TASKS TO COMPLETE:
[1] Change the part of the article about the Prime Minister's campaign gaffe between "Still, the unidentified" and "to someone else.", inclusive, by rewriting it with "clip" replaced by "video".
[2] List every geographic place name in the article about the Prime Minister's campaign gaffe, leaving out names that appear only inside the name of a media outlet.
[3] Answer these questions using the article about the Prime Minister's campaign gaffe:
(a) On what day and date did the Prime Minister head out on the campaign trail?
(b) What did the woman reply to correct him?
(c) Which outlet's clip shows the exchange?

DOCUMENT EXTRACT:
□ □ □ □ □
The Australian Prime Minister would like to be Prime Minister for another term, but has started his campaign with an embarrassing gaffe.

Under the ever-watchful eye of the press, Scott Morrisson headed out on the campaign trail in Sydney’s most multi-cultural neighbourhood, the suburb of Strathfield, on Saturday April 13.

Then this happened:

Yup. There’s filmed video evidence of the Prime Minister of Australia saying hello to a Korean woman in Chinese.

Shaking hands with a woman as a group of journalists watched on, he said:

Hello, how are you? Ni hao, how are you?

Just FYI, ‘ni hao’ means ‘hello’ in Chinese. There are actually 10 ways to say hello – all used in different circumstances – in Korean so he really had a good chance of getting it right if he’d have been speking the correct language.

Still, the unidentified woman took Morrison’s mischaracterisation of her nationality and assumption of her ethnicity in her stride and deftly corrected him.

She quickly replied ‘No, no, no, I’m Korean’.

You can watch the uncomfortable exchange in the Sky News Australia clip below:

As you can see in the clip, Morrison hovered for a few moment to listen to her remarks before moving on to talk to someone else.
□ □ □ □ □
MATERIAL PROVIDED:
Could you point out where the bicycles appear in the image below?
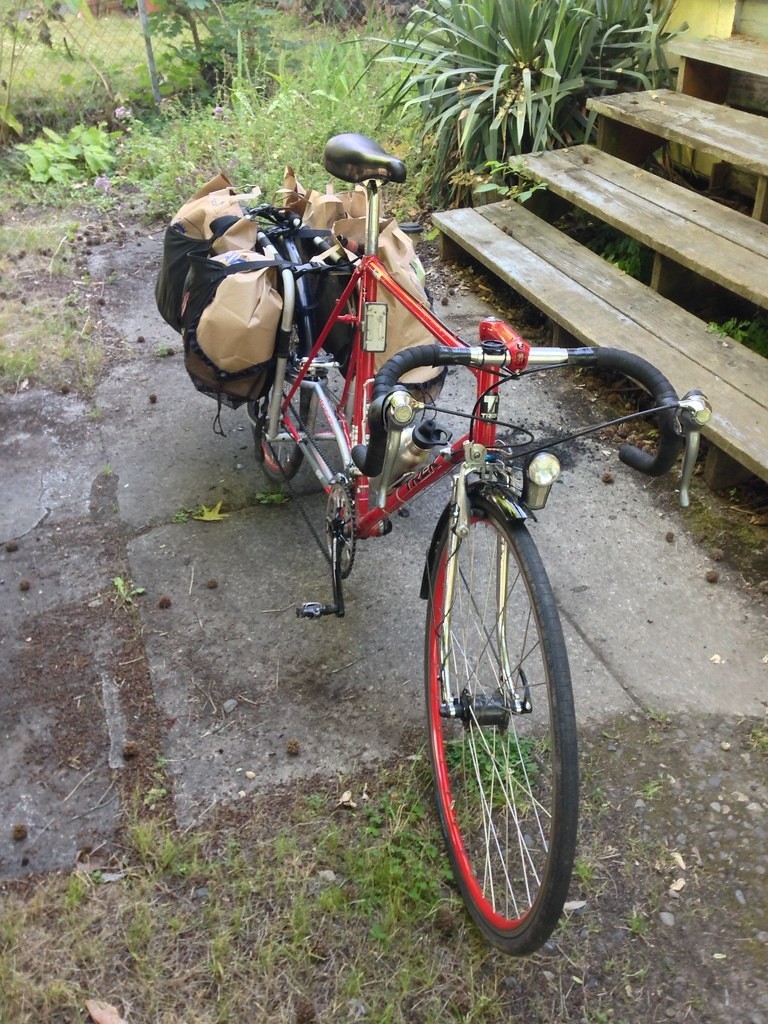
[245,134,714,958]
□ □ □ □ □
THE REPLIES:
[1]
Still, the unidentified woman took Morrison’s mischaracterisation of her nationality and assumption of her ethnicity in her stride and deftly corrected him.

She quickly replied ‘No, no, no, I’m Korean’.

You can watch the uncomfortable exchange in the Sky News Australia video below:

As you can see in the video, Morrison hovered for a few moment to listen to her remarks before moving on to talk to someone else.

[2]
Australia
Sydney
Strathfield

[3]
(a) Saturday April 13
(b) ‘No, no, no, I’m Korean’
(c) Sky News Australia